I have no reason to hide any longer, and really nothing of substance to lose. So, at the risk of alienating some, I want to step into the daylight and perhaps open the door to a deeper set of understandings with those who might choose that. Like everyone else, I am a person with many levels of complexity. There are many sides to “Ms. D.”


I am politically liberal and unashamedly progressive. I simply believe that all people ought to be able to live in safety with health, comfort, and dignity. I am anti-racist, although I still have much to learn about how to fully live out that aspiration in the world. I have been a feminist since my teens. I believe that no one ought to be treated as less because of their sex, sexuality, or gender identity. I think every person ought to be able to earn a decent living wage doing work that has dignity in a workplace that is safe and protected from abuse. I believe everyone should be able to obtain a full range of healthcare services, and that paying for those services should not result in economic hardship. People should have adequate housing, food, and drinking water. Our air, water, and food supply should all be safe. Education should be accessible and affordable to every person from the preschool to the very highest level for every single person. Your zip code or your family’s last name should not determine your ability to access educational opportunities. We must prioritize the protection of our planet’s environment. Failure to do so dooms our future; dooms the future of every living thing on the planet. There might me more, but that is the gist of it. Honestly, I don’t feel like most of that is so very radical. It seems like what decent people ought to think about things.

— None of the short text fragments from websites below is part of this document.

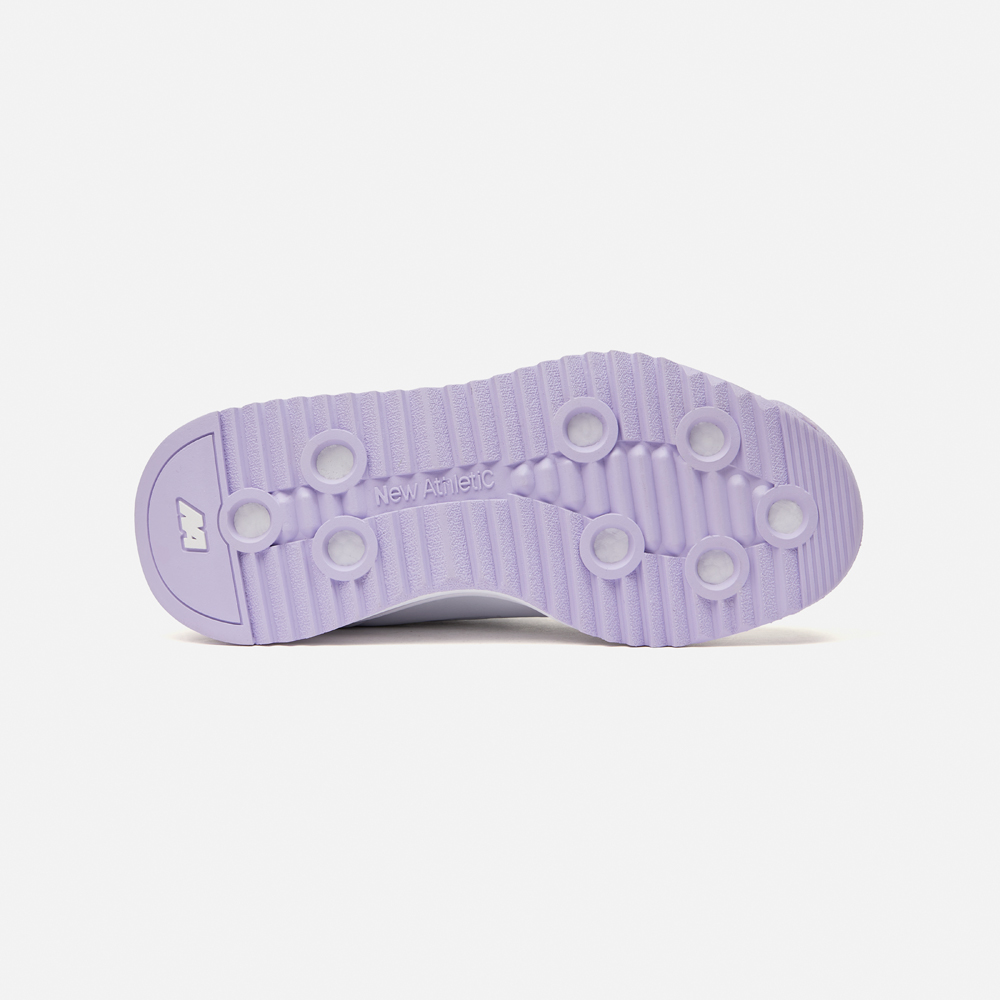 ZAPATILLA NEW ATHLETIC LIFESTYLE PRAX 2.0 255-0131 PARA NIÑOS - 2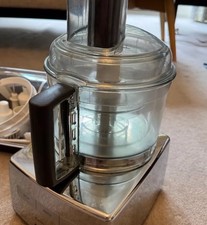 Magimix Cuisine 4200 Food Processor - Silver 3L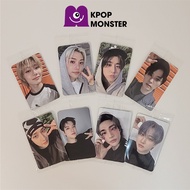 [STRAY KIDS] ATE / Chk Chk Boom / Ktown4U POB Official Photocard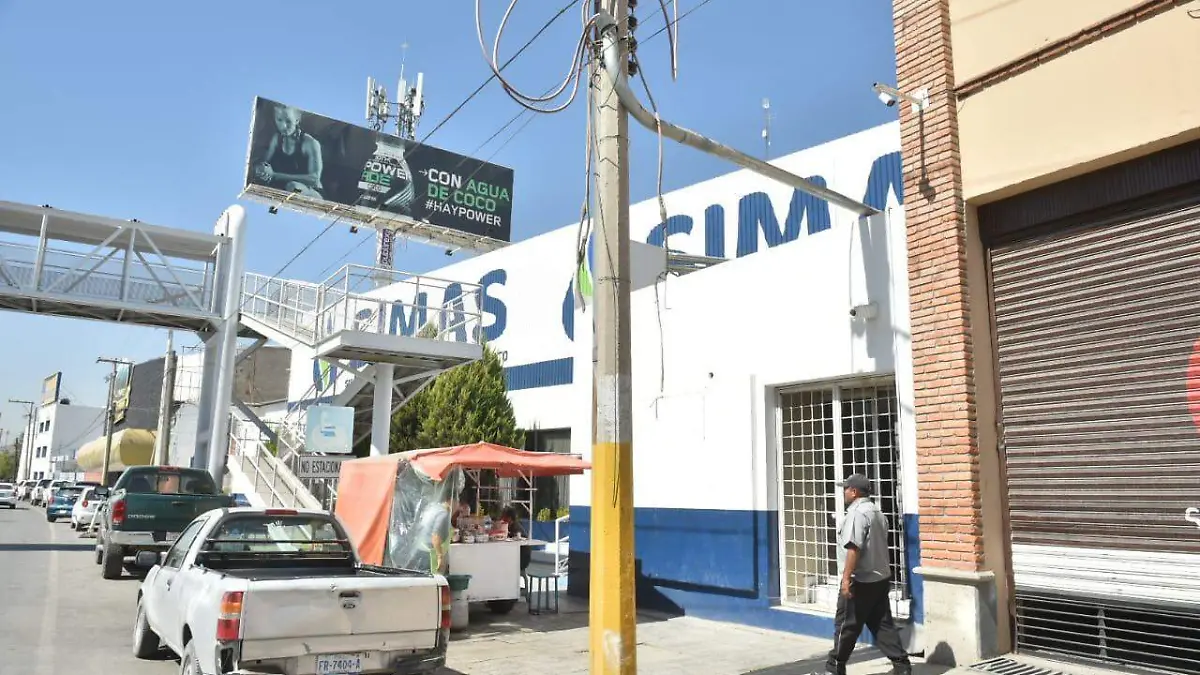 CFE vuelve a dejar sin luz al SIMAS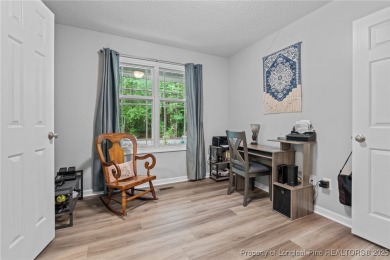 Come and see this beautifully updated home! Offering 3 spacious on Carolina Trace Country Club in North Carolina - for sale on GolfHomes.com, golf home, golf lot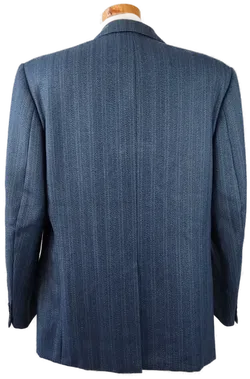 Bierkopf Herrensakko blau - 54 - Bild 3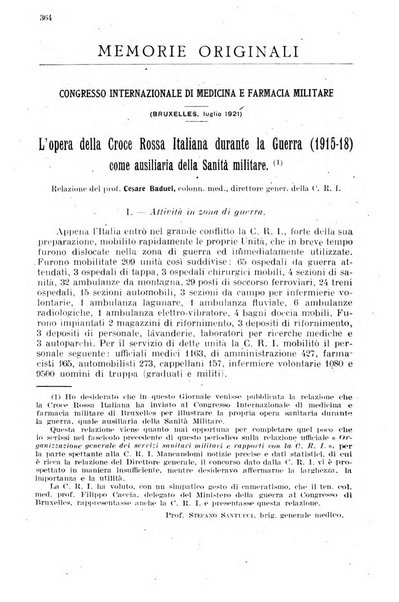 Giornale di medicina militare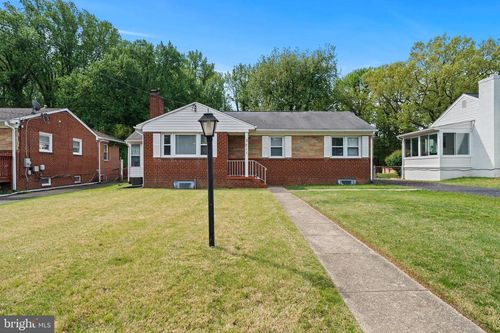 7211 Beltz Dr, DISTRICT HEIGHTS, MD, 20747-4601 | Card Image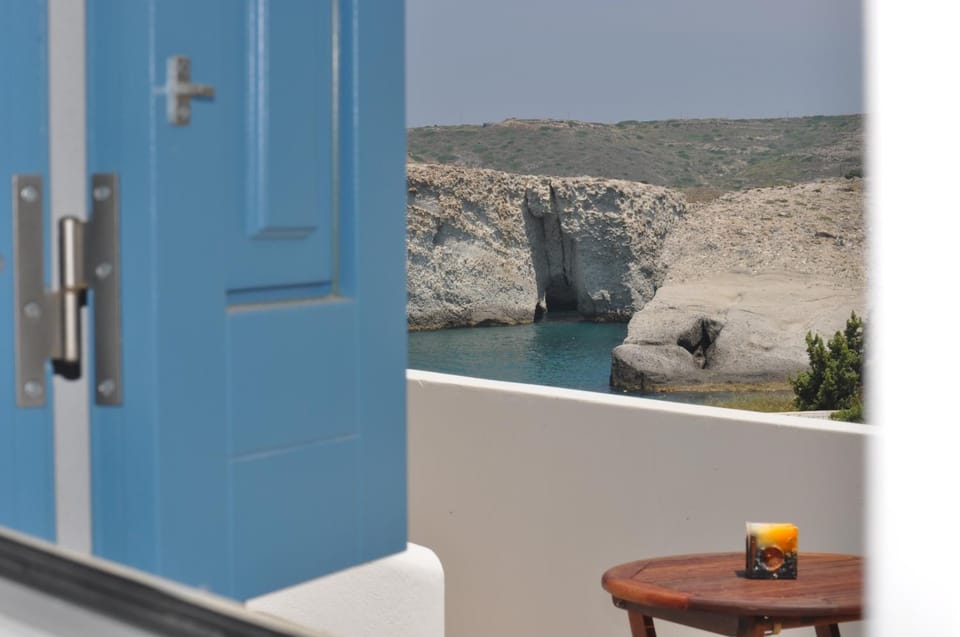 Balcony/Terrace, Sea view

I am a masochist. I eroticize pain. I participate in a sexual-erotic relationship as the masochistic bottom partner with a sadistic top. He likes to inflict pain, and so we are well matched. The dance that we engage in together works to our mutual gratification. I get regularly spanked, flogged, caned, paddled, strapped, and whipped. It is a sexual practice that is likely not for everyone, but it takes me places that I cannot get to in any other way. I reach heights of humming, roaring ecstasy that are beyond my reach without this particular kind of power play. I don’t prescribe it for others, and I never impose it on others. I am careful about consent. However, in a world that assumes that people all engage in a particular sort of “normal” sexual relating, to not acknowledge and honor my own sexual expression is a kind of amputation that I will not tolerate any longer.


I also live within a polyamorous family. There are three of us. Tom and Teresa are legally married to each other. I am divorced; no longer married, but firmly committed and connected to the two of them. We love one another. Ours is a family, no different in most ways than any other. We own a home together, we manage our finances together, we eat together, cook together, handle the household chores together, support one another in times of health crises, work around one another’s schedules… just do the things that families do. We are not looking for other partners, so we are more closed than some poly families, and we are all straight, so we “love” one another in the ways that work best between the different ones of us, but we DO love one another.


So, yeah. I am not exactly that Catholic school teacher lady with her cats that I projected for all those years. I am a bit more alternative than it might have appeared to those who sat in my classrooms back in the day. I have no idea how that might land, but I am ready to live out here in the world. I am completely comfortable with who I have come to be. There is no need to ask for anyone’s approval. I am always happy for the friendship of those who offer it, and glad to offer it in return to those who might find it of some value, but I will not hide any longer. Let it be what it truly is.